第2部 第12.5話 共犯者

 13話「地下牢へ」(→https://kakuyomu.jp/works/1177354054885316704/episodes/1177354054886982870)で牢に行くことを決定するまでの、ルカとハーシェルの話し合いのシーンです。

 入れるか最後まで悩み、結局物語のテンポを考えて本編からはバッサリ省きました。しかし、なんだか色々もったいない気持ちもしてきたのでここに残しておくことにします。


 以下、第2部12話まで読んでいない方にはネタバレになるので、ご注意ください。




  *  *  *



「今、なんとおっしゃいました――?」

 ルカの端整な顔には、これ以上にないほどきれいな笑みが浮かんでいた。

 近くに女の子たちがいれば、黄色い歓声の一つや二つは上がるだろう。しかしその目はまったく笑っていない。

「だ、だから」

 これはちょっとまずいな、と思いながら、ハーシェルはやや引きぎみに言った。

「重罪人の牢はどこかって聞いてるの」

「知ってどうするんですか」

「あなたには関係ない」

 薄く細まっていた緑の瞳がすっと開かれる。そのまま、二人は数秒の間にらみ合った。

 ハーシェルが怪我から目覚めて丸二日が経っていた。いい加減、寝台の上にいるのも飽きてきた頃である。

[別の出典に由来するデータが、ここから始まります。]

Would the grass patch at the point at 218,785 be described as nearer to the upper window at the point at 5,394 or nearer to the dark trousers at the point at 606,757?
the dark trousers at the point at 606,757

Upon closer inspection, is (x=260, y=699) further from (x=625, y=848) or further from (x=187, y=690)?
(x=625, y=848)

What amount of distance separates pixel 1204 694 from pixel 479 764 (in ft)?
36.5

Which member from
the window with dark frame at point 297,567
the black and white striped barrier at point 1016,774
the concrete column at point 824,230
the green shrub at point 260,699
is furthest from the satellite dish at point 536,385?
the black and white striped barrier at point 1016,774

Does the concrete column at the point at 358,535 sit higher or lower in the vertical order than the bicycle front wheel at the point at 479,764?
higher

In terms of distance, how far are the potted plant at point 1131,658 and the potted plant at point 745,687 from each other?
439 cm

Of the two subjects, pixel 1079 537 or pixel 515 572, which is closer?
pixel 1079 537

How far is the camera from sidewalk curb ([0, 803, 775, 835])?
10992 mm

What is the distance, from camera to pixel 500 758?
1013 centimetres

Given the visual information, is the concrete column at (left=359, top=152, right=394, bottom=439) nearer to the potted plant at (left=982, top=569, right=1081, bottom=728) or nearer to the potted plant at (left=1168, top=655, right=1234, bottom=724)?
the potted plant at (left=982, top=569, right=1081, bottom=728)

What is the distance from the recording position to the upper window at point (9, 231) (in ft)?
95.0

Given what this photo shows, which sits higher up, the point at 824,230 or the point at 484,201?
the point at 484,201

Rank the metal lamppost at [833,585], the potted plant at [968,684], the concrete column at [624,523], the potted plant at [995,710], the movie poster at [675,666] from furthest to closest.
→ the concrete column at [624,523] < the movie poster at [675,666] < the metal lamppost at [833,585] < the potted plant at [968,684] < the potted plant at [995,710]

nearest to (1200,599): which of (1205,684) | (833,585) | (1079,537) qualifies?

 陽が落ちたばかりの空は紺色に染まり、窓の向こうでは星が輝いていた。ちなみに、ハーシェルに夕暮れを見た記憶はない。気づけば、世界は昼から夜へと姿を変えていた。

 寝台横の椅子に腰かけたルカは、断固として言った。

「もしあの罪人を助けるおつもりなら、私は一切協力しませんよ。もちろん、牢の場所も教えません」

「別に、助けたいなんてひとことも言ってないわ」

 ハーシェルは慎重に言葉を選びながら言った。

「私はただ、あなたに一つの疑問を尋ねただけ。答えてくれないならもういいわ。下がってちょうだい」

 ウィルの死刑はどうやっても覆らない。

 もう、ハーシェルが直接救い出す以外に方法はなかった。牢の場所が分からないなら、自分で探すまでだ。

 しかし、ルカは頑として動かなかった。

「あのですね、」

 相変わらず目だけは笑わないまま、ルカはニコリと表面上の笑みを浮かべた。

「そろそろ、いい加減にしていただけませんか。なぜ、いつもいつも一人でそう勝手に行動されるのです。そんなに私が信用なりませんか。それならば、最初から側近なんて置かなければよろしいでしょう」

 表情に似合わず、その声は思いのほか低い。

 いつもの説教とはまた違うルカの様子に、ひくり、とハーシェルは頰を引きつらせた。

「……なに怒ってんのよ」

「別に怒ってなどいませんが」

 ――いや、どう見てもかなりご立腹である。

 ハーシェルは傷が痛まない範囲で、体をやや後ろへ遠ざけた。

「分かったから、とりあえずその不気味な笑顔を引っ込めてくれないかしら。鳥肌が立ってしょうがないんだけど」

「無理です。自分の意思ではどうにもできません」

 ルカが、やけにきれいな笑みを浮かべたままで言う。

 ハーシェルはやや困ったような顔をした。ため息をつくと、顔を横にそむけてぽりぽりと頰をかく。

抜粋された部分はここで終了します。